Gezi bu konuda bir kırılmaydı. Genç kuşaklar tepkilerini dile getirmek için sokağa çıktı. Bu kuşak, ağacı için yaşam alanları için direnen kuşak kendisine yönelik devlet şiddetini medyadan göremeyince büyük bir tepki gösterdi. Buradan da ciddi bir farkındalık oluştu. İnsanlar o süreçte TRT’nin önüne gitmediler özel kanalların önüne gittiler.

>> Neden?
TRT’den ümidi kesmişlerdi zaten. Tarafsız görmüyorlardı TRT’yi.

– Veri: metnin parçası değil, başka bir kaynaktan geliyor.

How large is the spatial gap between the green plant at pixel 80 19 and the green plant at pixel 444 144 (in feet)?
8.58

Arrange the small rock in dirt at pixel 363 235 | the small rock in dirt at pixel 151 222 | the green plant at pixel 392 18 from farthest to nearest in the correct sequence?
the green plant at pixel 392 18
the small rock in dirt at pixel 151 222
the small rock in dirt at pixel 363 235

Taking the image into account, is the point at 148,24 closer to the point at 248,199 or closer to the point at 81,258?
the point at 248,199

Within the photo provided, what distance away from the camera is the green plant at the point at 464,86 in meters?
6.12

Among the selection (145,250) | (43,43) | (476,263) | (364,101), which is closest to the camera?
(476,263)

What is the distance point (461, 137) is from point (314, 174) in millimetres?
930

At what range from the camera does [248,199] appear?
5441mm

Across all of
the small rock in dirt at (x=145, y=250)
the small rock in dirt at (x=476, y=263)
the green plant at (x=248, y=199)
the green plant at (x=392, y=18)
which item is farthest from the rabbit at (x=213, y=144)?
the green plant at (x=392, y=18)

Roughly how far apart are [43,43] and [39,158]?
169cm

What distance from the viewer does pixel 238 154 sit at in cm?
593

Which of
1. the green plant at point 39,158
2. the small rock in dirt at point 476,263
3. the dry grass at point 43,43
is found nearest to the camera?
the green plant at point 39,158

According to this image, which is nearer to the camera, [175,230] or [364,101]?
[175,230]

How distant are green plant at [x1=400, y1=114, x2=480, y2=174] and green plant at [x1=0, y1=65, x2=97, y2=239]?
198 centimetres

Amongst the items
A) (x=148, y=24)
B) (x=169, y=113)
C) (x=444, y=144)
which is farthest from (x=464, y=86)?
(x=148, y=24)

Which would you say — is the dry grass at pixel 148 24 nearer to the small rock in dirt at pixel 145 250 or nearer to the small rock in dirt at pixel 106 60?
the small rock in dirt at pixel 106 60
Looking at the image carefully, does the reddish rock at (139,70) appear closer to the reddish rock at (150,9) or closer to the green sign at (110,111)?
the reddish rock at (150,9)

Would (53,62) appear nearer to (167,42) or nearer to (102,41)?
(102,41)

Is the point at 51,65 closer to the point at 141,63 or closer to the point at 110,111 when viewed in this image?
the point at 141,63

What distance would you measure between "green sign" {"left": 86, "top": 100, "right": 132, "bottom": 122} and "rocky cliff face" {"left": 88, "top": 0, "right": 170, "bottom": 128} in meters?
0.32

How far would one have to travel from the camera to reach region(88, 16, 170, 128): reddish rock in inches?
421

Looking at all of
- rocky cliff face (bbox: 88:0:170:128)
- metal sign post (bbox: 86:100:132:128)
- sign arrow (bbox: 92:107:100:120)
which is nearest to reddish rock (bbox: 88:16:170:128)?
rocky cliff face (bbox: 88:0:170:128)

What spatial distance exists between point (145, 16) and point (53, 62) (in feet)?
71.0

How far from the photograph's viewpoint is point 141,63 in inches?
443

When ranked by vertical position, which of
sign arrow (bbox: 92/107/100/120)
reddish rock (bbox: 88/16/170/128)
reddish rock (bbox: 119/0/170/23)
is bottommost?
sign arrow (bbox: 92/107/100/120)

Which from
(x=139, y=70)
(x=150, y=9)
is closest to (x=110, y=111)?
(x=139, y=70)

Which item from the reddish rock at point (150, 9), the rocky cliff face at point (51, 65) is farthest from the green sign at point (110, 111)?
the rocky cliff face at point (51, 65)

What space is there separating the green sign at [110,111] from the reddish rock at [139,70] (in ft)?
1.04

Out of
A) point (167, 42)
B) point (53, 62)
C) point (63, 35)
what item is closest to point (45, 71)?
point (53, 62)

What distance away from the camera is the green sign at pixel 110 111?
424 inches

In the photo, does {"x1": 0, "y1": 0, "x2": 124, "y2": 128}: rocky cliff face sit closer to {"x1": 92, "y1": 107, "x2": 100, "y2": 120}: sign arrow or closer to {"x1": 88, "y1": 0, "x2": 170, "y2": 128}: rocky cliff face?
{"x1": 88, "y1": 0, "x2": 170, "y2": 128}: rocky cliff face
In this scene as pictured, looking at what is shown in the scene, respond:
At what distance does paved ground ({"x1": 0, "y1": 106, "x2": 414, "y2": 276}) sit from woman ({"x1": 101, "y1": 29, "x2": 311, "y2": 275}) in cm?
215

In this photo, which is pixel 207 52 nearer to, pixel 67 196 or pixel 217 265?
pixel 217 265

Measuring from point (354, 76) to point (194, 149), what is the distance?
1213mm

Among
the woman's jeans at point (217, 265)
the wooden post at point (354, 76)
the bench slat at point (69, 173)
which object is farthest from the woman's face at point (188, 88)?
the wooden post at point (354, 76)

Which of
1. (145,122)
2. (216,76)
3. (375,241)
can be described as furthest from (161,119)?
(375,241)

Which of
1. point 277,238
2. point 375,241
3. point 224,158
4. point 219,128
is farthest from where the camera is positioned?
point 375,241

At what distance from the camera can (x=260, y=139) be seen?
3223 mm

Temel neden bu bana kalırsa.

>> Bu eylemlerin bir faydası oldu mu?
Yandaş medya için değil ama ana akım medya için oldu diyebiliriz. Büyük tepkilerden korktular.


>> Yandaş medyaya dönecek olursak. Kaç yıldır medya üzerine çalışan bir insansın, ağaçla röportaj yapılmasını nasıl yorumluyorsun?
Bu kadar hayali, fantastik gerçekle bağını koparmış yalanlar üzerine kurulu bir haber anlayışı zor bulunur. Özellikle yandaş medyanın daha da özele inecek olursak yandaş gazetelerin bu yalan haberleri inandırıcılık kaygısıyla yaptığını düşünmüyorum ben. Gazete okunurluk oranının ne kadar düşük olduğunu da eklersek buna etkilerinin sınırlı olduğunu söyleyebiliriz.

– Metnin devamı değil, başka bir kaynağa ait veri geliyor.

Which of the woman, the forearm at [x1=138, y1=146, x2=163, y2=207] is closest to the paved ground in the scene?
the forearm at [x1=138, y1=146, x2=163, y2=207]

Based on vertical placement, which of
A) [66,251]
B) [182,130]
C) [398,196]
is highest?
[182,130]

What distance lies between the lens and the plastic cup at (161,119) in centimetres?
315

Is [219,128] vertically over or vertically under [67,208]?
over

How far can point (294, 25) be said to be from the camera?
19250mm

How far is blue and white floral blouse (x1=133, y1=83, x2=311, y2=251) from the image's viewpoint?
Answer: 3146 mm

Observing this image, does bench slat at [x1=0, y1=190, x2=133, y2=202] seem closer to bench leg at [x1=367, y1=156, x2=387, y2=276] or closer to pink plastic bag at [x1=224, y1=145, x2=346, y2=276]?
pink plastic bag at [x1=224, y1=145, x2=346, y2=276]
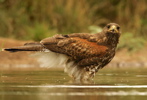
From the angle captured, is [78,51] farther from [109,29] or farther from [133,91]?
[133,91]

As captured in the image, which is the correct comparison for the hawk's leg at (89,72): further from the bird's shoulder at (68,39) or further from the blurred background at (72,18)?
the blurred background at (72,18)

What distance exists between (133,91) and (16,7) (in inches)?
539

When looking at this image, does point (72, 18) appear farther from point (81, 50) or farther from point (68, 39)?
point (81, 50)

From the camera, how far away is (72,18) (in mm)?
22219

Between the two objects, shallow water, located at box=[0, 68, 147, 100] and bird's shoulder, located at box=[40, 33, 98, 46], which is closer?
shallow water, located at box=[0, 68, 147, 100]

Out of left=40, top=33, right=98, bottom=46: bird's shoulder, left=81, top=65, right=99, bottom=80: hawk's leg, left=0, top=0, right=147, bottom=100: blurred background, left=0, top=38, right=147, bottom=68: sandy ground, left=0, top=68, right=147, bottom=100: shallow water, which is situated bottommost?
left=0, top=68, right=147, bottom=100: shallow water

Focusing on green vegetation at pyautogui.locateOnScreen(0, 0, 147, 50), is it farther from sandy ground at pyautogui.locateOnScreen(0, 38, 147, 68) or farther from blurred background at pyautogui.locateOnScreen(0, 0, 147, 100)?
sandy ground at pyautogui.locateOnScreen(0, 38, 147, 68)

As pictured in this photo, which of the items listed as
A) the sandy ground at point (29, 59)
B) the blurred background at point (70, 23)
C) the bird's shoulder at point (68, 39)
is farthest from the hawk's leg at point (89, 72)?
the sandy ground at point (29, 59)

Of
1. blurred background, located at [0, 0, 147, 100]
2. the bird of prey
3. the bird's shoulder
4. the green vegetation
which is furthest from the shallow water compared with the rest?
the green vegetation

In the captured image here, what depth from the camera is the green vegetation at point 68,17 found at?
68.2 feet

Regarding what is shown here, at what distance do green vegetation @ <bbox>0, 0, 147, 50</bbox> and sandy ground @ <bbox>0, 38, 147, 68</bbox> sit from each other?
0.48m

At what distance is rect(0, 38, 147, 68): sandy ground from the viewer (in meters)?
17.3

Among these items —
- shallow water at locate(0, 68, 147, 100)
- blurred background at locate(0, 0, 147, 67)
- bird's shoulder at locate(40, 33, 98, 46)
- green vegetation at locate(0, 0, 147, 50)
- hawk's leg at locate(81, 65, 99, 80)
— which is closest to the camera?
shallow water at locate(0, 68, 147, 100)

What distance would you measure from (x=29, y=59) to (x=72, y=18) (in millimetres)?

>> Akit gibi gazeteler de var. İslamcı kitleleri harekete geçirme kaygısıyla hareket ediyorlar.
Akit konusundaki tespitim şu: Akit AKP’nin bilinçaltını temsil ediyor.

>> Ana akım ve yandaş medyanın dışında kalan ‘Kral çıplak’ diyen medya kanalları da var. Bunları nasıl değerlendiriyorsun?
Gezi’den sonra bu kanalların değeri çok arttı. Kimse Halk TV’nin adını bilmezken şimdi hayatlarına girdi. BirGün gazetesi 8000-9000 bandındayken 30 binlere çıktı. Bunlar şişirme değil gerçek.